The ACA initiated payment pilots such as bundled payments and accountable care organizations have started to put the health system on the right track to payment reforms. It’s time for Congress to build on those models for the Medicare and Medicaid programs. Transparency of prices, outcomes, quality rankings and effectiveness of treatments are essential to making our American system of care work for every American. The electronic health records and improved use of telemedicine through the ACA and ARRA for better access to specialty care in rural and urban settings hold promise to improve quality and reduce costs and are proving their worth. Let’s identify the problems they face and expand as appropriate.
We must not forget the uninsured in the 19 states that still refuse to expand Medicaid for their uninsured poor; this amounts to new health care apartheid that harms poor black and white citizens equally. If the states won’t act to help their poor, the federal government must now do so. The two logical ways the federal government can act are: 1) open up Medicare or 2) open up the Exchanges to the poor and uninsured. Opening up Medicare has fewer weaknesses in that it's a stable system with solid provider participation; it does have a lot of copays and deductibles, which are a very real barrier to care for the very poor so that would need to be adjusted. Opening up the Exchanges to the poor has appeal to those favoring private sector solutions and those that see great value in private health plans. However some of the state’s individual markets are shaky; private insurers are not covering themselves with glory with their premium hikes and high deductible plans and by picking up and leaving markets annually, and their provider panels have been uncertain in some rural poor communities. While a straightforward Medicaid expansion is the best model for the very poor uninsured and has worked very well in Kentucky, Arkansas and now Louisiana, let’s not let local political antipathies to the program continue to deny coverage in too many other Southern and some Great Plains and Rocky Mountain holdouts.
It is time to press for bi-partisan solutions to real problems not fake solutions to non-existent problems. It is time to repair what needs to be mended and build solutions that can withstand the vagaries of hot political gusts of wind. Candidate Trump waxed eloquent on covering everyone, reducing copays and deductibles and reducing premiums for American workers, let’s hold him to his rhetoric while giving all Americans a win and a model for bi-partisanship.

==============================

Duplicate the section of the health care reform commentary above word for word, starting at "The ACA initiated" and ending at "expand as appropriate.".

=== Stored dataset items ===
==============================

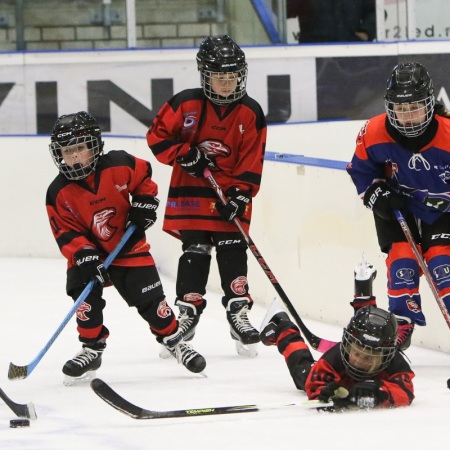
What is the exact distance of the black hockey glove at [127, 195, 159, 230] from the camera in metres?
4.48

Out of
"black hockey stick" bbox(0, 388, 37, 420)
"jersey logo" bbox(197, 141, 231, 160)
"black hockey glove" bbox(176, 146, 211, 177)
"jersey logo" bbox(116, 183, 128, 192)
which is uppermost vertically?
"jersey logo" bbox(197, 141, 231, 160)

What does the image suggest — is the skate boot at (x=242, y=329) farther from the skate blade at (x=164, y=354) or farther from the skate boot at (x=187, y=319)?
the skate blade at (x=164, y=354)

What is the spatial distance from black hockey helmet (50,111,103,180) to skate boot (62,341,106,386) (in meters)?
0.60

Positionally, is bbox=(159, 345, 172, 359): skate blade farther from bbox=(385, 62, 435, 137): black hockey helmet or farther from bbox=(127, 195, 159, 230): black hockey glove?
bbox=(385, 62, 435, 137): black hockey helmet

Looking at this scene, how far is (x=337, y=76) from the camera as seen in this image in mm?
8531

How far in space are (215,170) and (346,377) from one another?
4.59 ft

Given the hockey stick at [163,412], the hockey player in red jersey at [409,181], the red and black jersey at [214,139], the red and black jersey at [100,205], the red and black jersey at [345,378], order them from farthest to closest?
1. the red and black jersey at [214,139]
2. the red and black jersey at [100,205]
3. the hockey player in red jersey at [409,181]
4. the red and black jersey at [345,378]
5. the hockey stick at [163,412]

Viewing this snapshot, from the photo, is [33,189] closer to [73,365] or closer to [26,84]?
[26,84]

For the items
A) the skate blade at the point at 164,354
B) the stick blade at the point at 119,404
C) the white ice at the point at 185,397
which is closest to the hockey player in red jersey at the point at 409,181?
the white ice at the point at 185,397

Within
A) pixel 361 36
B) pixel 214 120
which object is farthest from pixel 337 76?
pixel 214 120

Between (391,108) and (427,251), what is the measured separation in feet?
1.73

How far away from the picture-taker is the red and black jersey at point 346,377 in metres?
3.76

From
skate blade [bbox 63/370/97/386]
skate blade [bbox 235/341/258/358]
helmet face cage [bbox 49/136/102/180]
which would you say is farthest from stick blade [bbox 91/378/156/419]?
skate blade [bbox 235/341/258/358]

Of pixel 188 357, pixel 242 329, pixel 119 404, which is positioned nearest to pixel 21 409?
pixel 119 404
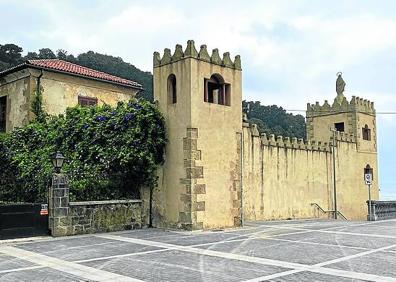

==============================

=== RESPONSE TO THE EXERCISE ===
The ACA initiated payment pilots such as bundled payments and accountable care organizations have started to put the health system on the right track to payment reforms. It’s time for Congress to build on those models for the Medicare and Medicaid programs. Transparency of prices, outcomes, quality rankings and effectiveness of treatments are essential to making our American system of care work for every American. The electronic health records and improved use of telemedicine through the ACA and ARRA for better access to specialty care in rural and urban settings hold promise to improve quality and reduce costs and are proving their worth. Let’s identify the problems they face and expand as appropriate.